As it turns out, this old man was the nicest guy you could imagine, had moved here from india some 25 years ago, and has a teenage son, who joined us later in the day, that despite his semi turban (you know the ones the kids wear), speaks plain ols Americanized English. A very nice family altogether.

Anyway, after spending 6 or 7 hours with these folks, some drunken fuck pulls in and looks at the old man and yells "Why the fuck did you bomb my country?".... in very slurred drunken speak. the man didn't understand what he was saying, and this Asshole continues to berate this guy.... who now just has a confused and scared look on his face. I finally had enough and told this guy to shut the fuck up, THIS man had been with me all day and didn't bomb shit. WELL..... Mr. Too much to drink at 3;00 p.m. decided he was gonna be a badass.... and starts to get out of his car. I quickly pushed his door shut, and explained that it wuld be best if he took his drunken ass home before I called the police and let them know his condition.

"Fuck you" he says.
"Fine, the other option is that I remove you from your vehicle in a very painful manner and beat some fucking manners into you". I was actually disappointed when he drove off.

The whole point here is that at first, my personal outrage had me very unsettled, to the point I was ready to walk off the job, until i realized that my customer was just a guy trying to make a better living for his family. yet that seemed too hard to grasp for a racist Asshole.
Quote:For awhile after, I really thought we were going to war too, like someone else said.

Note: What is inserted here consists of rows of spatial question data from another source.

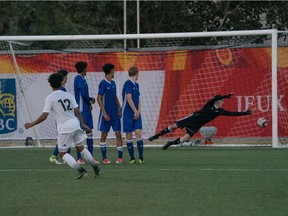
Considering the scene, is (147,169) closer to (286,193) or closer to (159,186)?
(159,186)

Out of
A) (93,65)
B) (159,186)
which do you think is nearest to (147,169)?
(159,186)

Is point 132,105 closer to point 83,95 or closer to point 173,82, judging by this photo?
point 83,95

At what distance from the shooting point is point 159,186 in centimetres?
1409

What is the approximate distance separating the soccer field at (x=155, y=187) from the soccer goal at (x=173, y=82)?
571cm

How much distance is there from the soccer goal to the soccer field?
5711mm

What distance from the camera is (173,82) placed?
88.7 feet

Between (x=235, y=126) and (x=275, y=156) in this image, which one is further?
(x=235, y=126)

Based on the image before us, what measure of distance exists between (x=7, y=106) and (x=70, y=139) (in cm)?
1213

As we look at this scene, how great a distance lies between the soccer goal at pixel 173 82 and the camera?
2634 centimetres

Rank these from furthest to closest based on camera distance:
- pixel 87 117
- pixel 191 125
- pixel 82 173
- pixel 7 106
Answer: pixel 7 106
pixel 191 125
pixel 87 117
pixel 82 173

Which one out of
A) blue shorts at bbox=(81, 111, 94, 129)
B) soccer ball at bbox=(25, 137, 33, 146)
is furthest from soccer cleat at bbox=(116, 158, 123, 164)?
soccer ball at bbox=(25, 137, 33, 146)

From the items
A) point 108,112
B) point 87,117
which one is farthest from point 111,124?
point 87,117

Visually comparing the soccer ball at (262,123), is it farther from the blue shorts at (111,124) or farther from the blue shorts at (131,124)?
the blue shorts at (111,124)

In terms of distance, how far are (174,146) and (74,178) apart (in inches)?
407
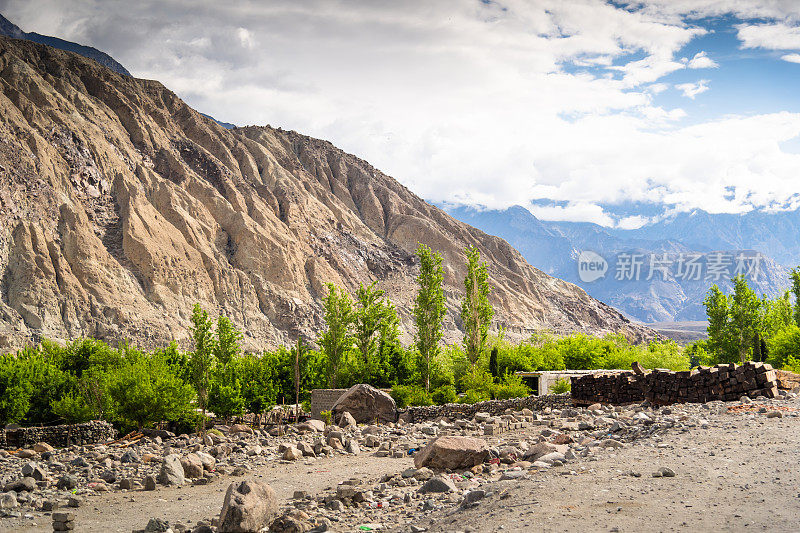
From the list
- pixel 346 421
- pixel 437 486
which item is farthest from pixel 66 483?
pixel 346 421

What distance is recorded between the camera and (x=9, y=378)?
27.1 metres

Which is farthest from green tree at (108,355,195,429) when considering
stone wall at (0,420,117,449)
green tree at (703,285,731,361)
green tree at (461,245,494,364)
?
green tree at (703,285,731,361)

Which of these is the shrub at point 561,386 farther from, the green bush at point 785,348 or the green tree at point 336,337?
the green bush at point 785,348

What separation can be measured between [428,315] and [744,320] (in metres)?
25.1

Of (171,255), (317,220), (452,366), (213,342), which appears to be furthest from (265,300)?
(213,342)

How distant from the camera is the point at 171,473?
589 inches

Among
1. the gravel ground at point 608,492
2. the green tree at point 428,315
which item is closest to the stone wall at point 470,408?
the green tree at point 428,315

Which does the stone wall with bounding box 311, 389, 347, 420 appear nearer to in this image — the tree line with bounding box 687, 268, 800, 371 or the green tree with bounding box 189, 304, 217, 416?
the green tree with bounding box 189, 304, 217, 416

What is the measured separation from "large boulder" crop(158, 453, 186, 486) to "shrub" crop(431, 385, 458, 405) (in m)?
15.5

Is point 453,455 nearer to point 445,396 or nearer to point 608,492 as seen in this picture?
point 608,492

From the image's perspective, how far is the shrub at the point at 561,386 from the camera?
3114 centimetres

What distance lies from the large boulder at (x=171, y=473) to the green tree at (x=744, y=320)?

I can't tell you how many times I thought it was "on" when I heard a helo or a jet fly by while I was on the pile. Hell, seeing military aircraft over New York was freaky enough...
Still, to this day, I haven't seen televised footage of the planes hitting. Hell, I haven't seen more that 15 minutes of total footage, newspaper articles, or whatever of the events that took place on 9/11 and the aftermath.